Krishnan Guru-Murthy: What we’ve seen in recent weeks, as you know, is actually, as you were saying, quite a lot of support for what’s going on with Lebanon and an increase, it seems, in opinion polls in support for Benjamin Netanyahu and new people coming into his coalition. I mean, when he promises at the UN and on television that he will strike Iran if they try and hurt Israel, which they have done tonight, that’s sort of the core question, isn’t it? Will Israel now be behind a bigger war with Iran?

Dahlia Scheindlin: It very well could be. I mean, as we speak, I have no way to predict what the Israeli reaction will be. But I can tell you that there are very significant political voices calling for an all out strike on Iran, including from a former defence minister who’s not currently a member of the government, but who said during the day that Israel should take the initiative, bomb Iran, set it back 100 years, and he’s certainly not alone in terms of voices within the governing coalition. Now it really remains to be seen, I think that even in this stage, both Iran and Israel have the capacity to signal to one another that there is some sort of restraint still in play. That’s my assessment. But nobody knows. Israel really could decide that it is going to respond as harshly as possible and then we’re in a completely different situation and we very well might be seeing the beginning of the worst phase of a major all out Middle East war.
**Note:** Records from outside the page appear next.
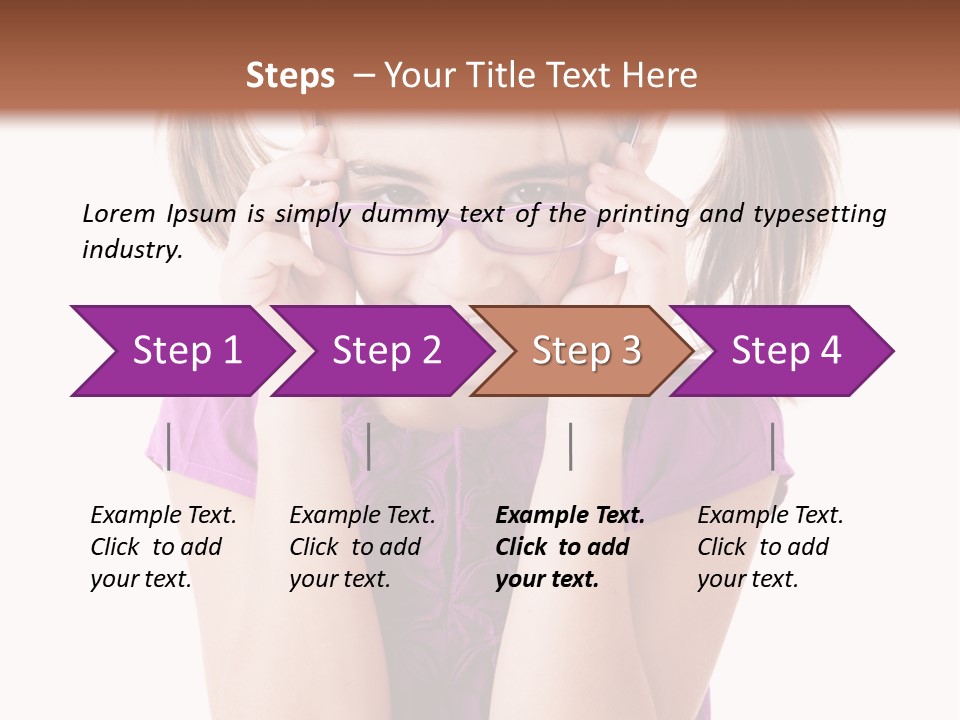 Steps – Your Title Text Here

Lorem Ipsum is simply dummy text of the printing and typesetting industry.

Step 1

Step 2

Step 3

Step 4

Example Text. Click to add your text.

Example Text. Click to add your text.

Example Text. Click to add your text.

Example Text. Click to add your text.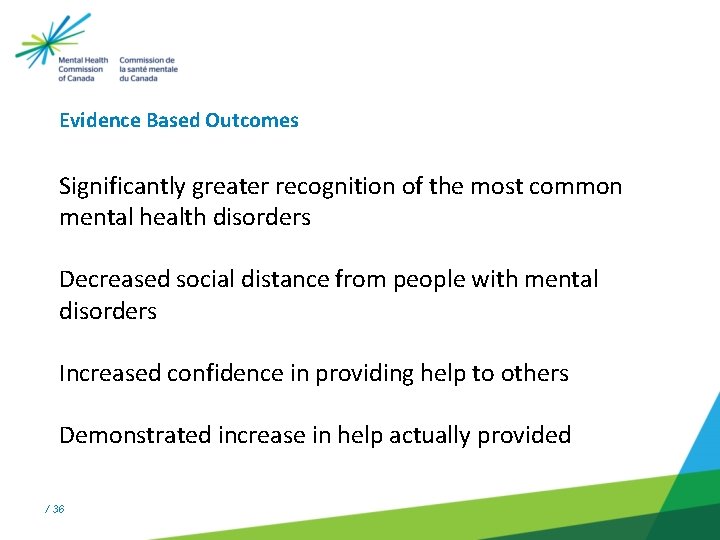 Mental Health Commission of Canada
Commission de la santé mentale du Canada

Evidence Based Outcomes

Significantly greater recognition of the most common mental health disorders

Decreased social distance from people with mental disorders

Increased confidence in providing help to others

Demonstrated increase in help actually provided

/ 36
Does the Israeli public support that? Again, I think the Israeli public is very anxious and nervous. And it’s not that there was any great joy over the last week or so. Israelis might have felt a sense of relief because they thought the government was taking the kind of strong action against Hezbollah that might finally truly push them back from the Litani River and allow the people of the north to go back home, civilians who’ve been evacuated. But I don’t see euphoria in the streets. I see people very anxious, wondering how close they are to the nearest shelter, stockpiling batteries and worried about losing power and water. So everybody is concerned about the situation and it very easily could spiral out of control. It seems helpless to say it shouldn’t have gotten to this phase. But now that we’re in this, I still think both sides could show, could signal to each other restraint if they wanted to. Israel will respond. But like in April, it can execute a calibrated response and it very much depends on what the US is signalling. Right now the US has continued to signal, frankly, a blank cheque approach to Israel in terms of what it does in the region.
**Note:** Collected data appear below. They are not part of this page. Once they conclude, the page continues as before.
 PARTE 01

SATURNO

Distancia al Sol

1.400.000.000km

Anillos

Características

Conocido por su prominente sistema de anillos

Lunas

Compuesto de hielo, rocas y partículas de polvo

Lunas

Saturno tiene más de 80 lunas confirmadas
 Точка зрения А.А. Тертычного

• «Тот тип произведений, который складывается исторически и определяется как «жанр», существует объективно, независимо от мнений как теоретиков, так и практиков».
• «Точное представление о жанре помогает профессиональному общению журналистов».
Krishnan Guru-Murthy: Last week, [Israeli National Security Minister Itamar] Ben-Gvir threatened to withdraw from the government if Benjamin Netanyahu stopped in Lebanon. To what extent do his coalition partners dictate the terms?

Dahlia Scheindlin: I don’t think they can dictate the terms unless Netanyahu is prepared to allow them to dictate the terms. It’s true that if these people, if these parties leave the governing coalition, the government could collapse. But there are numerous ways that Netanyahu can protect at least the government, at least for the purpose of advancing certain policies. For example, if he had wanted to sign a hostage release ceasefire deal in Gaza, we have long known that opposition parties would support the government to do that.

The problem is that Netanyahu either is clinging to power so much that he is willing to do what those ultra nationalist, extremist, religious fanatic parties want him to do. Or, and this is ultimately my reading, he and the Likud Party that he has fashioned over the last many years are becoming indistinguishable ideologically from the ultra nationalist parties represented by Itamar Ben-Gvir, the Minister of National Security, and Bezalel Smotrich, the National Minister of Finance. It’s very hard to actually spot the differences in terms of what their party members of Netanyahu’s Likud and those parties advocate and say and the style in which they do it. So I think that we have to really take into account that Netanyahu and his party are not that different from those.